Evolutionary pressure

Wednesday, 01 February 2023

Denise Cullen

    Not-for-profit (NFP) organisations have endured testing times in recent years - and there are further challenges ahead as the sector evolves, according to the AICD’s 2022 Not-For-Profit Governance and Performance Study. 

    The challenges of a global pandemic, along with successive royal commissions, have major implications for the governance of organisations across the sector, according to the Not-for-Profit Governance and Performance Study 2022. The study, commissioned by the AICD and conducted by Piazza Research, reveals that the NFP sector continues to change at a rapid pace. Directors’ roles are also evolving rapidly.

    “We’re seeing directors spending more time on their role and the expectations from society probably means that will continue to increase,” the report states. “With these increased expectations also comes a question of whether our traditional governance model enables directors to really understand the quality of care provided or the effectiveness of their organisation.”

    For more than a decade, the NFP study has delved behind the headlines to explain the unique challenges facing boards and directors in this large and diverse sector.

    According to the Australian Charities and Not-for-profits Commission (ACNC), there are about 60,000 registered charities in Australia, working in a range of areas including health, education, social welfare, religion, culture, human rights, the environment and animal welfare. They range from small, volunteer-run groups with no funding or revenue, to large organisations with complicated business structures and operations.

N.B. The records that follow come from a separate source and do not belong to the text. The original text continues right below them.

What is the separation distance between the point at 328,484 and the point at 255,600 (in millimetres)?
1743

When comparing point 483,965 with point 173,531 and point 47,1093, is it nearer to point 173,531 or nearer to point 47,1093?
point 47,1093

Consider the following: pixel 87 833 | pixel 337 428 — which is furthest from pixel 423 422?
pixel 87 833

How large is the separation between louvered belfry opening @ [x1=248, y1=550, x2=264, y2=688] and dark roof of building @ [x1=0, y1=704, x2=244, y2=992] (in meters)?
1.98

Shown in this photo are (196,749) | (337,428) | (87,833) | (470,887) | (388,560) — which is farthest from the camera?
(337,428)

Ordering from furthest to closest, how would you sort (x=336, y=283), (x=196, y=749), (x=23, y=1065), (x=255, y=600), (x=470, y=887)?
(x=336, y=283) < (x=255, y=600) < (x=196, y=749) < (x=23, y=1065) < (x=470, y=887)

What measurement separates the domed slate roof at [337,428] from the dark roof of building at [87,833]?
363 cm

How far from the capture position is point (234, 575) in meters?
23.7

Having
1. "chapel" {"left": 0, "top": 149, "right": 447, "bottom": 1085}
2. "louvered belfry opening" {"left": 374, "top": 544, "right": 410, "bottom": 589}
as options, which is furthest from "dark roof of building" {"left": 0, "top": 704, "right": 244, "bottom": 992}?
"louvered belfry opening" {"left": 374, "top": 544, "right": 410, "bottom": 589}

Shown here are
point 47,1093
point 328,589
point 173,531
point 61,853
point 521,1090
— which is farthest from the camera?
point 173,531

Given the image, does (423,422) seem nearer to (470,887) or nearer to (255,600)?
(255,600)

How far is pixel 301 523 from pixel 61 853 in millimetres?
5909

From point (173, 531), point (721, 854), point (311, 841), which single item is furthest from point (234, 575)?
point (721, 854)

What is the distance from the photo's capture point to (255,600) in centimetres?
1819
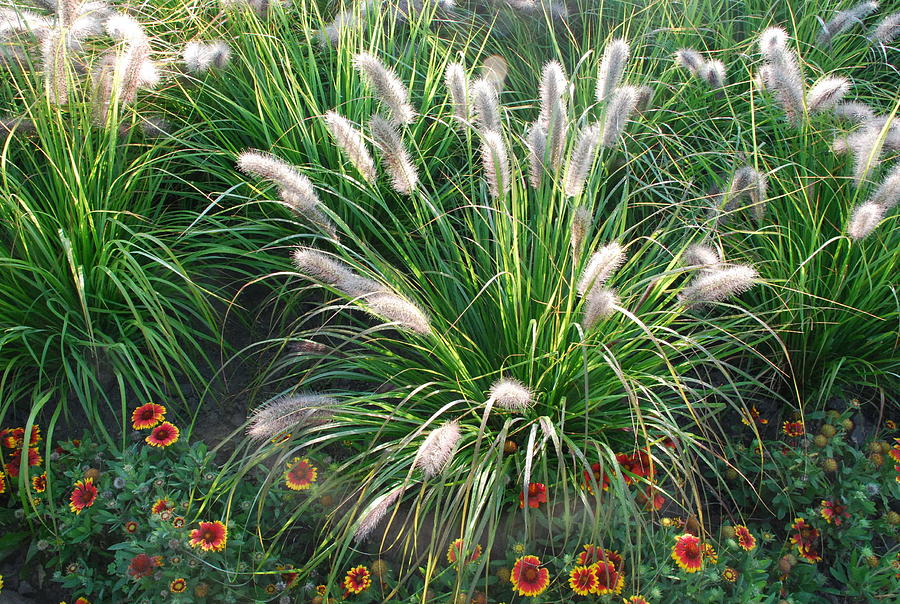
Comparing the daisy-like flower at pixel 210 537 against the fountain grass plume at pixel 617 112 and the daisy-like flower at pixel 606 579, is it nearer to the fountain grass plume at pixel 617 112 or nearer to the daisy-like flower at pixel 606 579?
the daisy-like flower at pixel 606 579

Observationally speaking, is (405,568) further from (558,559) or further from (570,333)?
(570,333)

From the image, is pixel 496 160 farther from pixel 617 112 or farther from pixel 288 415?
pixel 288 415

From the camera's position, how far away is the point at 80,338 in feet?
9.68

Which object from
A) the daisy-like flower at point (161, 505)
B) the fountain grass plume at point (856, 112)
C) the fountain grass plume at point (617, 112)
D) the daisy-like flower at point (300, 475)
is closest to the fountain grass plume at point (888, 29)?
the fountain grass plume at point (856, 112)

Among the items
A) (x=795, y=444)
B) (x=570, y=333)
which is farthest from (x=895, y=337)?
(x=570, y=333)

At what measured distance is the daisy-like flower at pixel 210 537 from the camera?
7.48 feet

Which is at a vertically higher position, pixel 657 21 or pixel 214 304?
pixel 657 21

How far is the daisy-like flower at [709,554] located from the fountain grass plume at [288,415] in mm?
1264

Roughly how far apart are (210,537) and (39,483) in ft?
2.54

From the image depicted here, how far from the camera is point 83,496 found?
249 centimetres

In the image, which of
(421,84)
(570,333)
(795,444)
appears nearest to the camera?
(570,333)

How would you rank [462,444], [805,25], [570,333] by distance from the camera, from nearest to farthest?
1. [462,444]
2. [570,333]
3. [805,25]

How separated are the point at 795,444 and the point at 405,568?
1.57m

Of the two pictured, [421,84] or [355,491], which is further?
[421,84]
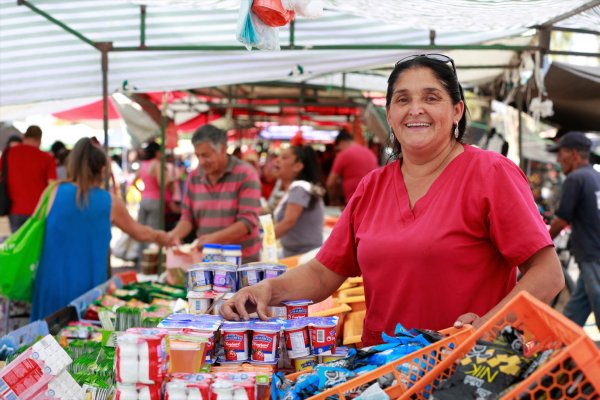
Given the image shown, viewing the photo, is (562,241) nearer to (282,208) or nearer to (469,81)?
(469,81)

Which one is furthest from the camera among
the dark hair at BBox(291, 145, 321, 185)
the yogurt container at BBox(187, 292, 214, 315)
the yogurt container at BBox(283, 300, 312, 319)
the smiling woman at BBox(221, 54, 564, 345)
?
the dark hair at BBox(291, 145, 321, 185)

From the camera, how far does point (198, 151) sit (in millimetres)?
5668

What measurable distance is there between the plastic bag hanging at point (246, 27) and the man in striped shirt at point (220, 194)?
259cm

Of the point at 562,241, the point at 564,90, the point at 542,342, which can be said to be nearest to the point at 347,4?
the point at 542,342

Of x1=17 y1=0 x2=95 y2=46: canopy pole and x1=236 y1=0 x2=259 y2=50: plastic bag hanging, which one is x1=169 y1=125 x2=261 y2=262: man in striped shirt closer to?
x1=17 y1=0 x2=95 y2=46: canopy pole

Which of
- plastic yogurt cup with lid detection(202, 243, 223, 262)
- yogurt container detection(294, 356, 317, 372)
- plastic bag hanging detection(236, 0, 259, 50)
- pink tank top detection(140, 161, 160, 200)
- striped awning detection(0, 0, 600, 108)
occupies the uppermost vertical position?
plastic bag hanging detection(236, 0, 259, 50)

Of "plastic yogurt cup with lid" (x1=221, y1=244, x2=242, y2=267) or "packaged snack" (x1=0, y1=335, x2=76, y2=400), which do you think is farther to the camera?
"plastic yogurt cup with lid" (x1=221, y1=244, x2=242, y2=267)

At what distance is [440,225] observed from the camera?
8.20 ft

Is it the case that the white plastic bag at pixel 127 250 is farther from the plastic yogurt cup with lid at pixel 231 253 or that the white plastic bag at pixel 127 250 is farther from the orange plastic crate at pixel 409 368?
the orange plastic crate at pixel 409 368

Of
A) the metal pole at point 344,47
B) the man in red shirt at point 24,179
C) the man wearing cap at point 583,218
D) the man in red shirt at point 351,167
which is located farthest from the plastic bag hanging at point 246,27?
the man in red shirt at point 351,167

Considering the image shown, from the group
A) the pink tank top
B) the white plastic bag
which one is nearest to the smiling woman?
the pink tank top

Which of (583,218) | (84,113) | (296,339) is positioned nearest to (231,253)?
(296,339)

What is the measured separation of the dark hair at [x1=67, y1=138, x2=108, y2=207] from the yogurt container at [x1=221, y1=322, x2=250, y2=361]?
3035 millimetres

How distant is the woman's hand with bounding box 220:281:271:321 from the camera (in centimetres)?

    This year, there were 2347 responses to the AICD survey, off a base of approximately 22,000 NFP members on the AICD data base. The 2022–23 study has again been conducted against a backdrop of organisations working with the nation’s most vulnerable individuals being under increased pressure and scrutiny.

    “Will directors need to get their hands slightly ‘dirty’ or have their ‘noses further in’ to the operations of their organisation?” the report asks.

    Measuring organisational effectiveness

    The complexity of the issues facing organisations in the NFP sector means they may face challenges measuring their progress towards achieving their purpose. This year’s respondents indicate high levels of confidence in their organisation’s effectiveness, with 68 per cent reporting that their organisation is mostly or highly effective at achieving its purpose. Overall, 93 per cent said they were confident that their executive leadership was making good decisions. However, the top method used to measure effectiveness was “CEO reports”. Two of the other main methods were “business metrics collected through management systems” and “stakeholder surveys”.

    Three in four (75 per cent) of respondents considered that their risk framework worked moderately to extremely well in responding to the COVID-19 pandemic.

    Evolving role of directors

    Many respondents remarked upon the extra time required in their role as NFP directors, with 44 per cent claiming that they spent “somewhat more” or “twice as much time or more” on their role.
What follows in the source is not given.